=== Kaynak Metin ===
----

Ekonomi

Enerji Bakanı Dönmez: 2023 yılına kadar kamu binalarında yüzde 15’lik bir tasarruf planlıyoruz

"Bu, 250-300 milyon lira gibi bir tasarrufa denk geliyor"

05 Eylül 2019 14:20

Enerji ve Tabii Kaynaklar Bakanı Fatih Dönmez, 2023 yılına kadar kamu binalarına yüzde 15’lik bir tasarruf planladıklarını söyledi. "Bizim yapmış olduğumuz potansiyel çalışmalarına göre de yaklaşık yüzde 27’lik bir tasarruf potansiyelimiz var" diyen Dönmez, "Yüzde 15’lik kısım yaklaşık yıllık 250-300 milyon lira gibi bir tasarrufa denk geliyor" ifadesini kullandı.

Dönmez, katıldığı bir televizyon programında gündeme dair açıklamalarda bulundu. Türkiye-Irak enerji ilişkileri ve iş birliğine ilişkin olarak Dönmez, "Irak’la bu coğrafyada yıllardır devam eden teknik, ekonomik, kültürel ilişkilerimiz var. Sayın Adil Abdülmehdi’nin başbakanlığında yeni bir hükümet kuruldu, yaklaşık 10 aylık bir hükümet. Geçtiğimiz Mayıs ayında Sayın Abdülmehdi’nin Ankara ziyaretinde yeni dönemin güzel işaretlerini birlikte müşahede etmiştik. Enerji alanındaki ilişkilerimizin daha da derinleştirilmesi, geliştirilmesi için de başta muhatap bakanlarımız olmak üzere Sayın Başbakan ile de görüştük. Başta petrol olmak üzere enerjinin her alanında Irak’ta ciddi bir potansiyel var, ilişkilerimizi arttırabiliriz. Yıllardır çalışan bir Irak-Türkiye petrol boru hattı var. Irak’ın kuzeyinde çıkıp, Kerkük ve civarında çıkan petrolü Ceyhan’daki terminalle pazarlara ulaştıran başta Akdeniz olmak üzere bir terminal ve bir boru hattımız var. Bu boru hattının kapasitesinin arttırılması dahil olmak üzere bazı hususları istişare etme imkanı bulduk. Irak’ın kuzeyindeki petrolün değil, Irak’ın muhtelif yerlerindeki petrolün de yine Irak-Türkiye petrol boru hattı üzerinden pazarlara ulaştırılmasıyla alakalı bazı çalışmalar olduğunu ifade ettiler, biz de memnuniyetle karşıladık" dedi.

----

=== Kaynak Veriler ===
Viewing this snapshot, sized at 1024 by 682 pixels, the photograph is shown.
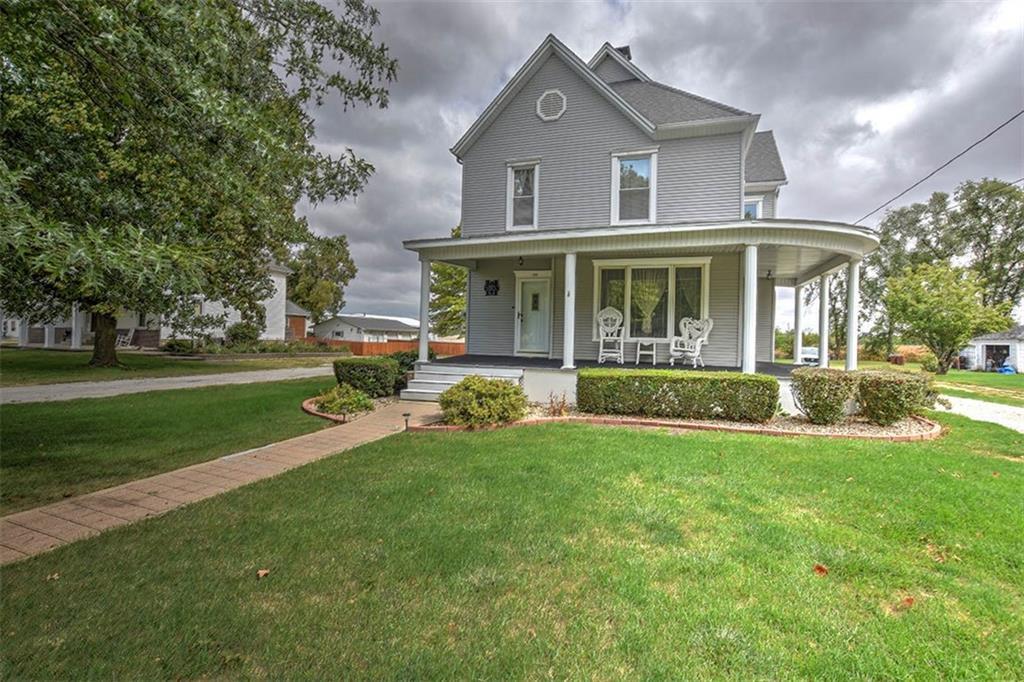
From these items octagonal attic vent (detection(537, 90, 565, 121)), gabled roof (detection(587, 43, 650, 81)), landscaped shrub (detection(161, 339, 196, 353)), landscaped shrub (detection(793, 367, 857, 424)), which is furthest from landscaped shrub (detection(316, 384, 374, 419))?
landscaped shrub (detection(161, 339, 196, 353))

----

=== Görevler ===
#1 Bakan Dönmez haberine göre aşağıdaki soruları cevaplayın.
(a) 2023 yılına kadar kamu binalarında yüzde kaçlık bir tasarruf planlanıyor?
(b) Adil Abdülmehdi'nin başbakanlığında kurulan hükümet yaklaşık kaç aylık?
(c) Kerkük ve civarında çıkan petrol hangi yerdeki terminalle pazarlara ulaştırılıyor?
#2 Bakan Dönmez haberini son cümlesinin ardından devam ettirerek yazın.

=== Sırayla Cevaplar ===
#1
(a) Yüzde 15'lik bir tasarruf planlanıyor.
(b) Yaklaşık 10 aylık.
(c) Ceyhan'daki terminalle.

#2
(Enerji Bakanı Dönmez)

Irak'ın son dönemde IŞİD başta olmak üzere çeşitli terör örgütleriyle sıcak çatışmalar yaşadığını, şimdi hızla toparlandığını söyleyen Bakan Dönmez, "O dönemde tahrip olan altyapının yeniden onarılması gerekiyor. Elektrik altyapılarında ciddi eksiklikleri var gerek üretim tarafında, gerekse iletim ve dağıtım tarafında. Biz de gerek malzeme tedariki kapsamında, gerekse müteahhitlik hizmetleri anlamında Türkiye’de ciddi bir potansiyelin olduğunu ve öteden beri zaten Türkiye’deki müteahhitlerin Irak’ın altyapısında, üstyapısında önemli projeleri üstlendiğini ve başarıyla tamamladığını anlattık. Yakın dönemde inşallah Türkiye’deki iş insanları oradaki iş fırsatlarını kovalamak suretiyle yeni projeleri geçmişte olduğu gibi artırmak imkânı olacak. Ayrıca Karma Ekonomik Komitesinin de eşbakanıyım, karşı tarafta da Irak Dışişleri Bakanı var. Onunla alakalı olarak da önümüzdeki haftalarda daha geniş kapsamlı Irak’ta ticaretin geliştirilmesi için toplantılar yapacağız. Şu anda 13 milyar dolar civarında seyreden bir ticaret hacmimiz var. Her iki ülkenin lideri de bunun 20 milyar dolara çıkartılması konusunda da bir mutabakat sağlamış durumda. Bu hedefe ulaşmak için de gerek devleti yöneten bizler, gerekse özel sektörümüzün çok değerli iş insanlarıyla bu hedefi inşallah en kısa süre içerisinde gerçekleştirmiş olacağız" diye konuştu.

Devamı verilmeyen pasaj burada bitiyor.